Acabé anotando cuatro tipos de lecturas que me parecieron adecuados:

• Libros que son antologías, generosos y fragmentarios. Pienso en los cuadernos de Samuel Butler, El libro de la almohada de Sei Shonagon, Religio medici de sir Thomas Browne, Memoria del fuego de Eduardo Galeano, Las ciudades invisibles de Italo Calvino.

• Una obra meditativa, melancólica, suavemente filosófica, como los ensayos de Jean Cocteau, La dificultad de ser, o esas iluminadas reflexiones sobre el Quijote de Javier Rodríguez Marcos, Los trabajos del viajero, o Los sueños de Einstein de Alan Lightman. Pensé asustar a las enfermeras dejando sobre mi mesa los tratados de Schopenhauer cuyo título combinado da Dolor y sufrimiento hasta la muerte, pero no me atreví.
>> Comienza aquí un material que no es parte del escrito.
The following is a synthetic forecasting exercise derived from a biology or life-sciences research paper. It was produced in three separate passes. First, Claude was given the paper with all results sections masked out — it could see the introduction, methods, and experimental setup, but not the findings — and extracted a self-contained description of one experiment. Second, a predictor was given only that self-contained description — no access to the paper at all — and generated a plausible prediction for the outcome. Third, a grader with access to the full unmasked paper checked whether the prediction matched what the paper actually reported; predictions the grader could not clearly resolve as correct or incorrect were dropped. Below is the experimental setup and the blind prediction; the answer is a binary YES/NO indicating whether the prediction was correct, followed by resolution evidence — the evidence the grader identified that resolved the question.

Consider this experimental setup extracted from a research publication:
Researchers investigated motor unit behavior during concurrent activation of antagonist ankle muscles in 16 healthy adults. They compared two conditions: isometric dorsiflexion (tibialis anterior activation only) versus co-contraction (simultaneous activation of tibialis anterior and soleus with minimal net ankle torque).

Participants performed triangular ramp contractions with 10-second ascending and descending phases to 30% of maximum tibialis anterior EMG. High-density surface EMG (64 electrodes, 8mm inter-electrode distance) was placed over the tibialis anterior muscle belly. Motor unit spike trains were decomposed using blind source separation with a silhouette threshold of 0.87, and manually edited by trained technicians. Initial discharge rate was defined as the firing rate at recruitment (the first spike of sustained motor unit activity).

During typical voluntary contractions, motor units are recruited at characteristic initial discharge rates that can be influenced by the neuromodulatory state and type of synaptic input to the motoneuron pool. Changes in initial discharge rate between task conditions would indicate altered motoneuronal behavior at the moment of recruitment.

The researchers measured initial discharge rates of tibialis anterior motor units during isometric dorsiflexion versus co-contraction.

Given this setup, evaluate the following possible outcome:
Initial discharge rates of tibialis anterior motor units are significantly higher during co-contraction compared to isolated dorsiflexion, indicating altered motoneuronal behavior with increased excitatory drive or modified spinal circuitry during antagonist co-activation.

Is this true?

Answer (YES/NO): NO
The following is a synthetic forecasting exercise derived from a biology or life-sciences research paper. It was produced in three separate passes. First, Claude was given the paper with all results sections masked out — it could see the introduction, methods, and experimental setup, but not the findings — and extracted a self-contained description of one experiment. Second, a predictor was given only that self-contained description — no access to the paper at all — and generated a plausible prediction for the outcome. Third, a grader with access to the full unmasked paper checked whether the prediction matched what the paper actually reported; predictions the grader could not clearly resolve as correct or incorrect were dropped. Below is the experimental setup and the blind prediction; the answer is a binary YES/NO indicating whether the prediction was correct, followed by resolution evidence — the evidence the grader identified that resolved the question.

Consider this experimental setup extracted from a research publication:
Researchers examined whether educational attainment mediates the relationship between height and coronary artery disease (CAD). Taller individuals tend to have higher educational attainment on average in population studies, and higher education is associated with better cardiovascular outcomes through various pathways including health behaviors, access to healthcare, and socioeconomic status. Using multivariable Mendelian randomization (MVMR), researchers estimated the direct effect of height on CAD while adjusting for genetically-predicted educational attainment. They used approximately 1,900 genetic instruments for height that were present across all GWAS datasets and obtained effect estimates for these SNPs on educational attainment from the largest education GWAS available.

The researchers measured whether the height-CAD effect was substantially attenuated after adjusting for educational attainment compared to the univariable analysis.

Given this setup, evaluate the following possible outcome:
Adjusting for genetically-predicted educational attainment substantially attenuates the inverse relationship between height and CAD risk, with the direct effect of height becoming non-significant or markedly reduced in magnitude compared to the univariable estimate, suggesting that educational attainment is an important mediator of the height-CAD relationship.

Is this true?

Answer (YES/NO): NO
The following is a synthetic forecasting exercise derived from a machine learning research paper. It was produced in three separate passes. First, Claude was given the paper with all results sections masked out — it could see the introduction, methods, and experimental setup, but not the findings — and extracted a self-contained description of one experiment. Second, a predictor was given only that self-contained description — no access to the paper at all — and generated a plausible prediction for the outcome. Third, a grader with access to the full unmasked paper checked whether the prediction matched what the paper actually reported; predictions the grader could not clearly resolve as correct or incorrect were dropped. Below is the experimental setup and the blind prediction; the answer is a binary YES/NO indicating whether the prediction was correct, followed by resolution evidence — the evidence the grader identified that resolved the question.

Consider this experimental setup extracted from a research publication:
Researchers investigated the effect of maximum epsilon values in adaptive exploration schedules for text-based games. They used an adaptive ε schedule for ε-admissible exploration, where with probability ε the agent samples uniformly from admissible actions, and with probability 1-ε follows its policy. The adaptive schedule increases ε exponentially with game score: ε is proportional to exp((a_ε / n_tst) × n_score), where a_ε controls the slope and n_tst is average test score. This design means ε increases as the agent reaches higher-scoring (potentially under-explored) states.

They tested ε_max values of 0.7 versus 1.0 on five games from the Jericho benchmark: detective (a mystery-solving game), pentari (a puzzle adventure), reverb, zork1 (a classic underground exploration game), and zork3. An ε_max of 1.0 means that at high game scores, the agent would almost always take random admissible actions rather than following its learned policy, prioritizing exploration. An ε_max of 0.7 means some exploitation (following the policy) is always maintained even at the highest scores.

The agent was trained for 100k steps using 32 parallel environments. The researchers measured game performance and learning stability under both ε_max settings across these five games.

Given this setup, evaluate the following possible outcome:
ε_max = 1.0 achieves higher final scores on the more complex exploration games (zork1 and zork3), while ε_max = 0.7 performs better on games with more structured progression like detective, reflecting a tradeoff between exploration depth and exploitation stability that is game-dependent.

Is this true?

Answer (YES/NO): NO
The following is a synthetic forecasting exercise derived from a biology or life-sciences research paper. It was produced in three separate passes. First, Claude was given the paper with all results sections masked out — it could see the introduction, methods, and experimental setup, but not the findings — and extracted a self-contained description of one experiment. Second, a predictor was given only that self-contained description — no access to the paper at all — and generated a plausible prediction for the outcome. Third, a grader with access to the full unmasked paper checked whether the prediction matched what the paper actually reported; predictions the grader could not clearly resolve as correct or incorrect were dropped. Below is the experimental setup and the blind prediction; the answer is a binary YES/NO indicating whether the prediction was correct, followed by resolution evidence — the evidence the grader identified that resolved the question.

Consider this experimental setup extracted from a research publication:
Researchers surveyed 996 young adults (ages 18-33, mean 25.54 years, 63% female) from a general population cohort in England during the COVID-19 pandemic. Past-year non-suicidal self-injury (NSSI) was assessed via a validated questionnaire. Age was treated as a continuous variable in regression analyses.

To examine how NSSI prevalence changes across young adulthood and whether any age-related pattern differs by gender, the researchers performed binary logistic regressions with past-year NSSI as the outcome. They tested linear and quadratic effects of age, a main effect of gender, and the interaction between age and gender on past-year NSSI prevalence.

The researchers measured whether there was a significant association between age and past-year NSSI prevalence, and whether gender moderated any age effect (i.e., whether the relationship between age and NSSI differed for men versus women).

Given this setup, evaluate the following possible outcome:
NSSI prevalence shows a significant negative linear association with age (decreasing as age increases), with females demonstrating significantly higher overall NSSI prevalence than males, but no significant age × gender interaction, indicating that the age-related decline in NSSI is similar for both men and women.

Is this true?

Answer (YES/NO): NO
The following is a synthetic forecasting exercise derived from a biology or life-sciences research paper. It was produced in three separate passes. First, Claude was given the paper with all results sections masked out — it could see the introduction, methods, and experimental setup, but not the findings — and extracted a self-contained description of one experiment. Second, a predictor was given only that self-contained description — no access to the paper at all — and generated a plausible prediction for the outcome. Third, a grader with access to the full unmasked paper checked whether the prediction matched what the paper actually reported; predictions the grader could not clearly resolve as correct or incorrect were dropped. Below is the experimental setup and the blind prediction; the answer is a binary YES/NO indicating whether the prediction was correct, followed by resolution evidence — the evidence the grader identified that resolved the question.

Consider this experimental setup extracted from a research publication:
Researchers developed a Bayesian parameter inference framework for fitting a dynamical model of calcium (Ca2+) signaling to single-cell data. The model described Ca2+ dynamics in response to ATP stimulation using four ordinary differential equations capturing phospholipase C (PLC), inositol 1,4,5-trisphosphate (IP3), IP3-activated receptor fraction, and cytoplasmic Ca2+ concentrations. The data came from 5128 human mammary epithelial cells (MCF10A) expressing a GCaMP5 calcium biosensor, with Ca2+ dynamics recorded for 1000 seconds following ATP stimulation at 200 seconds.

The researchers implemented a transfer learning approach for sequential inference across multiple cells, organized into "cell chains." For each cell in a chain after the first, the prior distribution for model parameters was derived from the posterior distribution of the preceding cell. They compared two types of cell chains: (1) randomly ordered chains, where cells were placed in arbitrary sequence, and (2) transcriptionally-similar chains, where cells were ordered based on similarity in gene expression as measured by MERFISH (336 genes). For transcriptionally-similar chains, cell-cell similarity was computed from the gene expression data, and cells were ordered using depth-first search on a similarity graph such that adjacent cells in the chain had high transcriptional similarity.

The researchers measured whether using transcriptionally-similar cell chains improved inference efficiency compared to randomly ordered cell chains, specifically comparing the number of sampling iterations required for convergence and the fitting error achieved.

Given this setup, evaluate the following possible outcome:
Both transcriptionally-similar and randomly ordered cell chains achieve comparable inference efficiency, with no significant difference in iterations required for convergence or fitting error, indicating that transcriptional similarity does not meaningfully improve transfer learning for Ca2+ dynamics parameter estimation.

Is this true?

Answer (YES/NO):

• Un libro para hacerme sonreír: Alicia en el país de las maravillas, Tristram Shandy de Laurence Sterne, Pnin de Vladimir Nabokov, Historia universal de la infamia de Borges, Tres hombres en una barca de Jerome K. Jerome.

• Un libro de poesía: de Richard Wilbur, Quevedo, Javier Codesal, san Juan de la Cruz, Anne Carson... Para no tener que elegir un solo nombre, quizás convendría una colección ecléctica, como la Poesía barroca de J. P. Hill y E. Caracciolo-Trejo, fuente de infinito placer.

Los libros que elegí para esas largas semanas (fueron cuatro y no quiero nombrarlos) contienen ahora el diario de mi convalecencia. Abriéndolos en el futuro sabré cómo velaron a mi lado, hablaron conmigo cuando lo quise, o supieron esperar en silencio, atentos. Nunca se impacientaron, ni fueron sentenciosos o condescendientes. Estuvieron fielmente presentes, indiferentes a las horas, dando por sentado que también este momento pasaría, y mi incomodidad y mi desasosiego, y que sus páginas seguirían acompañándome en el futuro, describiendo algo mío, íntimo y oscuro, para lo cual yo no tenía (y aún no tengo y no tendré) palabras.